What: Allegheny Technologies' (NYSE:ATI) shares fell about 16.6% last month. That follows on a 67% drop in 2015. So, just more of the same for this steel and metal parts maker as the new year gets under way.
So what: Allegheny is a company in the midst of a transition, as it tries to move away from commodity-type metals products and more toward specialty products. Unfortunately for the company, which gets nearly 85% of its sales from specialty products, it's dealing with both commodity weakness and a broad slowdown in some of its key end markets, such as oil and gas drilling. Strength in areas such as aerospace just hasn't been enough to make up for the headwinds elsewhere.

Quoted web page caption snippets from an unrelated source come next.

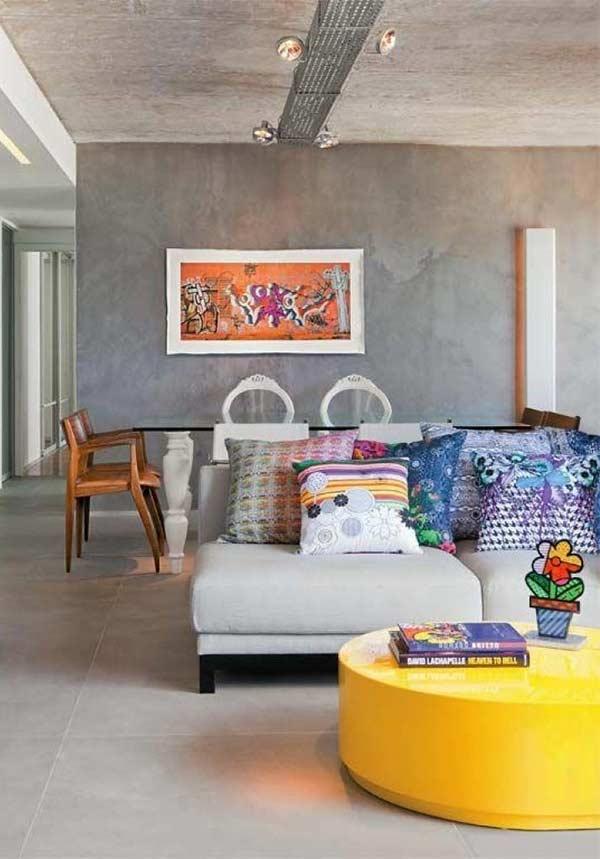 Capas coloridas para almofadas no sofá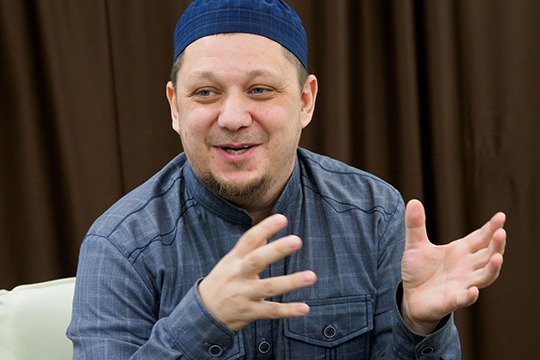 «Всевышний привел меня кисламу: институт рядом смечетью (тогда было четыре мечети вмногомиллионной Москве). Так иполучилось: учусь рядом смечетью— живу рядом смечетью»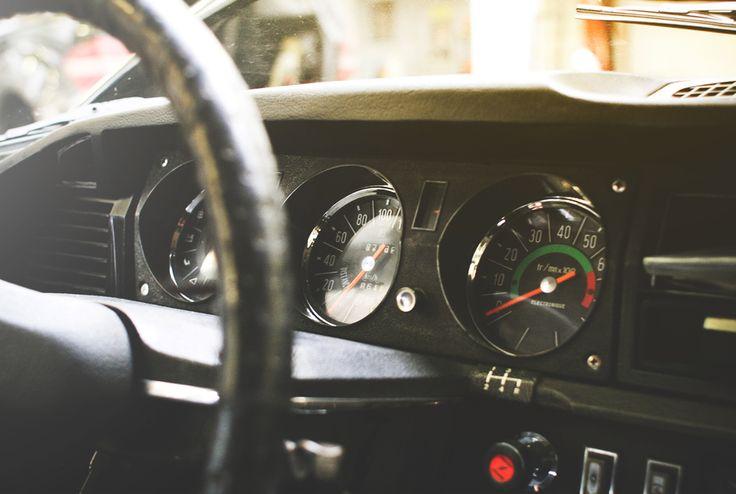 Les 5 choses à vérifier avant d'acheter une voiture d'occasion - http://leshommesmodernes.com/5-choses-verifier-avant-acheter-voiture-occasion/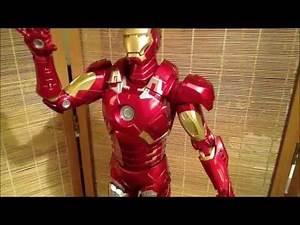 NECA 1/4 Scale Avengers Iron Man Figure Review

Late last year, when the company warned that it would probably be taking one-time fourth-quarter charges to better align its operations with the current environment, investors reacted accordingly. The size of those charges, $267 million, was announced about a week before earnings, which were reported on Jan. 26. The full-year 2015 loss of around $3.50 a share basically confirmed investors' fears and proved that selling was probably the right move.

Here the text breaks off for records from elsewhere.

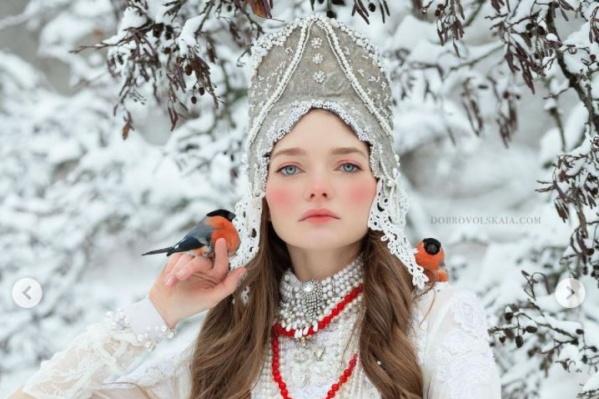 Ручные снегири во время съемки смирно сидели на руках омички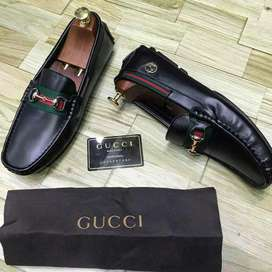 Mocasines Zapatos Gucci Negros Cuero
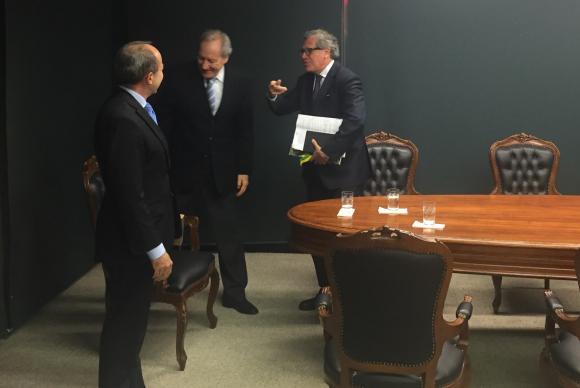 Lewandowski recebe o secretário-geral da OEA, Luís Almagro (dir), e o presidente da Corte Interamericana de Direitos Humanos, Roberto Caldas (esq)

Now what: Allegheny thinks its aerospace business is ready to start a long-term uptrend. That's great and may interest more aggressive investors looking for a turnaround situation. However, some of the company's other businesses, such as flat rolled steel, aren't expected to solidify until at least the middle of the year. So this is really still a tale of two cities. Conservative investors are probably best off on the sidelines until the whole business is on more solid ground.